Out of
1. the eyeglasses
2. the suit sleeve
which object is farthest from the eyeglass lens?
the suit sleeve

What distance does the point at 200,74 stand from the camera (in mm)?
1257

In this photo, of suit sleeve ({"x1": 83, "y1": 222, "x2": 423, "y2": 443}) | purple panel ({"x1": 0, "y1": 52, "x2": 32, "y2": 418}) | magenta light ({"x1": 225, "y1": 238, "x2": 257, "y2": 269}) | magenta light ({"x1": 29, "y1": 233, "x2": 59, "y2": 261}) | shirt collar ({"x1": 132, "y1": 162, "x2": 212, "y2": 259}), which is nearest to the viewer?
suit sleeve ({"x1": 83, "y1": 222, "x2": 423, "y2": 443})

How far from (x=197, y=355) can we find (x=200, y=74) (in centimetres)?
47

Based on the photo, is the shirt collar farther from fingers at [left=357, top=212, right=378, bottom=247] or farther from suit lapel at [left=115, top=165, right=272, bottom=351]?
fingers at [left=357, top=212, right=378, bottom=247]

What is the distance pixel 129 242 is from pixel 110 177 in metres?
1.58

-----

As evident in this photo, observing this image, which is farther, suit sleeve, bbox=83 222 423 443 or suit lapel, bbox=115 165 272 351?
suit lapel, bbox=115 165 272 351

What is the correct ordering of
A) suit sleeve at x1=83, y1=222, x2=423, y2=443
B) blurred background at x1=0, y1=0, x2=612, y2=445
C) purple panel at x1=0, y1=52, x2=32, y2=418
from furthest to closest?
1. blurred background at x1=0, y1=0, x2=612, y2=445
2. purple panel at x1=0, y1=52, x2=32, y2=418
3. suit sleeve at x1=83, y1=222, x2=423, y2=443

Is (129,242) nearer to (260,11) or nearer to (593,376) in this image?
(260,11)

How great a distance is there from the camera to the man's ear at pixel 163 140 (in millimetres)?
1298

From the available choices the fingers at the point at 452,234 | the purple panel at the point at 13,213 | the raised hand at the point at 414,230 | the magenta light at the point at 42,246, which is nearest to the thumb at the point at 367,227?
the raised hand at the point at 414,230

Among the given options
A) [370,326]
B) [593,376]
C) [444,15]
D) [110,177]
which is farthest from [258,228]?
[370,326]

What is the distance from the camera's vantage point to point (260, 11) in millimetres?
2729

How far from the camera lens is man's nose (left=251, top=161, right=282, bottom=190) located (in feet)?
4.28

-----

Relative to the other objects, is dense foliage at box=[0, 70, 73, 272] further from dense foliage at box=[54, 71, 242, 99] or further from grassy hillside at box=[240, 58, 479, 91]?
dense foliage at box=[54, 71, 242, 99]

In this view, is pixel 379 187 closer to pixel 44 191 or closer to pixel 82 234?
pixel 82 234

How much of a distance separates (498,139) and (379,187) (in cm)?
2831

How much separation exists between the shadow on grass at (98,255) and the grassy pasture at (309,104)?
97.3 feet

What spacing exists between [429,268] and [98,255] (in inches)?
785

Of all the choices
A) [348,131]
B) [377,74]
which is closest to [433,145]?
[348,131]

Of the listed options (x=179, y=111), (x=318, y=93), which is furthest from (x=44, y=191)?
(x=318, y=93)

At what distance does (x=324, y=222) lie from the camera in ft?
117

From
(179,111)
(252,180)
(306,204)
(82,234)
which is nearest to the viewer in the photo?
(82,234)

-----

→ What the exercise asks:
Gather every line of the items above that contains the word "raised", and copy each one in full.

→ Exercise answer:
From the available choices the fingers at the point at 452,234 | the purple panel at the point at 13,213 | the raised hand at the point at 414,230 | the magenta light at the point at 42,246, which is nearest to the thumb at the point at 367,227?
the raised hand at the point at 414,230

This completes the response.